TEXT FOR ANALYSIS:

How to Detect Invisible Unicode

GitHub code search

The Glassworm decoder has a specific fingerprint you can search for across GitHub:

0xFE00&&w<=0xFE0F?w-0xFE00:w>=0xE0100&&w<=0xE01EF

Paste this into GitHub's code search to find repositories containing the exact decoder pattern. You can also scope it to your organization with org:yourorg.

grep for invisible Unicode in your codebase

The most direct detection method is searching for non-ASCII characters in source files that should only contain ASCII:

# Find files containing characters outside the printable ASCII range
grep -rP "[\x80-\xFF]" --include="*.js" --include="*.ts" --include="*.py" .

# Find files containing zero-width characters specifically
grep -rP "[\x{200B}-\x{200D}\x{FEFF}\x{00AD}]" --include="*.js" .

# Find variation selectors (U+FE00-U+FE0F) — the Glassworm range
grep -rP "\x{FE00}-\x{FE0F}" --include="*.js" .

# Broad scan for any non-printable, non-whitespace characters
grep -rP "[^\x09\x0A\x0D\x20-\x7E]" --include="*.js" --include="*.ts" .

These commands use Perl-compatible regex (-P) which supports Unicode codepoint ranges. On macOS, use ggrep (from brew install grep) if the system grep does not support -P.

Dataset excerpts:
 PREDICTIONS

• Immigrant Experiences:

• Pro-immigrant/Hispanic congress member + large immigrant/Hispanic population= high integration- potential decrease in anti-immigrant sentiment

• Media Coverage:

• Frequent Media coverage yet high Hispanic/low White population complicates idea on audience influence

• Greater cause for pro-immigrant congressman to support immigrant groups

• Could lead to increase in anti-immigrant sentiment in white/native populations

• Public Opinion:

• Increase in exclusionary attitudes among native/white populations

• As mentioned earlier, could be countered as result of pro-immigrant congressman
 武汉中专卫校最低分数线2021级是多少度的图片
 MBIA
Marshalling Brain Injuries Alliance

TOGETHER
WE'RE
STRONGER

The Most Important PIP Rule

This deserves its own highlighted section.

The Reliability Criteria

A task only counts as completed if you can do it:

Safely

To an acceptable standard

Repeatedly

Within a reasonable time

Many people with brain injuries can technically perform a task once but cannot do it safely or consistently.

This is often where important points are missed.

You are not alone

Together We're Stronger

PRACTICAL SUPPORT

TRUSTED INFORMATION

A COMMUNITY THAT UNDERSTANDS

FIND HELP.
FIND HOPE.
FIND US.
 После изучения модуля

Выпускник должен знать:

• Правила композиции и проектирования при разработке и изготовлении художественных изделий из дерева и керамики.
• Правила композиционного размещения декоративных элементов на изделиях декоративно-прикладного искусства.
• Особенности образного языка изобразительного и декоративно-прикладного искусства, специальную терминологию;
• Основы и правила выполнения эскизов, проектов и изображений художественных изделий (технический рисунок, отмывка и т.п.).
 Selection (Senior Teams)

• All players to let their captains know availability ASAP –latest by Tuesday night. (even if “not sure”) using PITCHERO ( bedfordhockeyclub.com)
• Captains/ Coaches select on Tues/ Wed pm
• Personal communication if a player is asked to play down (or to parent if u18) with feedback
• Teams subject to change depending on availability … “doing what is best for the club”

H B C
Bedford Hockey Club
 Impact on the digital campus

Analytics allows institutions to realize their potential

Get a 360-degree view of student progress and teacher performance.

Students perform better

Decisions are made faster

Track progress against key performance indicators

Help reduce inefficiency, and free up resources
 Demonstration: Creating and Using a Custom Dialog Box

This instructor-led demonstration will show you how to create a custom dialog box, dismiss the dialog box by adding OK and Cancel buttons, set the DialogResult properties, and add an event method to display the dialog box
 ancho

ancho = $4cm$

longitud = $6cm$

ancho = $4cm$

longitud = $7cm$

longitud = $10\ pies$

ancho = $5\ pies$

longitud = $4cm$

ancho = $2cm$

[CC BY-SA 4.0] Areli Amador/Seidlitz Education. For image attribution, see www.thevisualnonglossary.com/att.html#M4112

WHAT TO WORK ON:
1/ Answer these questions using the text on detecting invisible Unicode:
(a) What qualifier limits the GitHub code search to a single organization?
(b) What kind of regex does the -P option give the grep commands?
(c) What should macOS users run if the system grep does not support -P?
2/ Write the next part of the text on detecting invisible Unicode, picking up after its final sentence.

ANSWERS PER TASK:
1/
(a) org:yourorg
(b) Perl-compatible regex, which supports Unicode codepoint ranges.
(c) ggrep, installed with brew install grep.

2/
Python detection script

For more precise detection with context output:

#!/usr/bin/env python3
import sys, os, unicodedata

SUSPICIOUS = {
    0x200B: "Zero-Width Space",
    0x200C: "Zero-Width Non-Joiner",
    0x200D: "Zero-Width Joiner",
    0x202E: "Right-to-Left Override",
    0x202A: "Left-to-Right Embedding",
    0x202C: "Pop Directional Formatting",
    0xFEFF: "Byte Order Mark (mid-file)",
    0x00AD: "Soft Hyphen",
}

def check_file(path):
    findings = []
    try:
        text = open(path, encoding='utf-8', errors='replace').read()
    except Exception:
        return findings

    for i, ch in enumerate(text):
        cp = ord(ch)
        # Glassworm variation selector range
        if 0xFE00 <= cp <= 0xFE0F:
            findings.append((i, cp, f"Variation Selector VS{cp - 0xFE00 + 1}"))
        # Glassworm tags block
        elif 0xE0100 <= cp <= 0xE01EF:
            findings.append((i, cp, f"Tags Block U+{cp:X}"))
        # Known suspicious characters
        elif cp in SUSPICIOUS:
            findings.append((i, cp, SUSPICIOUS[cp]))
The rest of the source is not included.